Every time he touched a glass jar, the black threads would go berserk, trying to burst through the jar and attack him. But whenever that happened, deep crimson blood veins would emerge from the organs and drag the black threads back inside.
This was where the truly bizarre phenomenon occurred. To make the black threads go berserk, Chen Ge's hand inevitably had to touch the glass jar. And when those blood veins pulled the black threads back, they would also, almost as a side effect, drag something away from Chen Ge's body.

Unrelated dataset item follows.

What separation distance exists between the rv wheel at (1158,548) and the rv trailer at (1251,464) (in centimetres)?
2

It was a sensation difficult to put into words. Chen Ge felt as though the shackles on his body had loosened slightly, certain memories of his past became blurrier, and most importantly, new memory fragments began appearing in his mind.
They weren't memories from his own past, nor were they the memories Dr. Gao had described to him. They belonged to a completely unfamiliar third person.
When Chen Ge leafed through this third person's memories, he didn't feel any headache. But a sensation of heart-pounding dread kept rising in him, as if reading these memories would invite catastrophe.
Chen Ge told no one about this. He planned to wait until he was safe before going through the third person's memory fragments in detail.
He had no idea how much time had passed—it felt like at least several hours—but the sky outside the window remained pitch black, with no sign of dawn whatsoever.
They searched every ward but couldn't find the medicine. In the end, they returned to the third ward.
This was where Chen Ge had been held at the very beginning, and it was also where the seventh director's office was located.
They made their way to the seventh floor of the third ward and found the seventh director's office at the end of the corridor.
Pushing open the door, they found a bare room with a desk in the center. On the desk stood an enormous glass jar, and inside the jar sat a human head facing away from the office door.
It was a child's head, stripped of all facial features and skin—an empty shell, as though the soul had long since departed.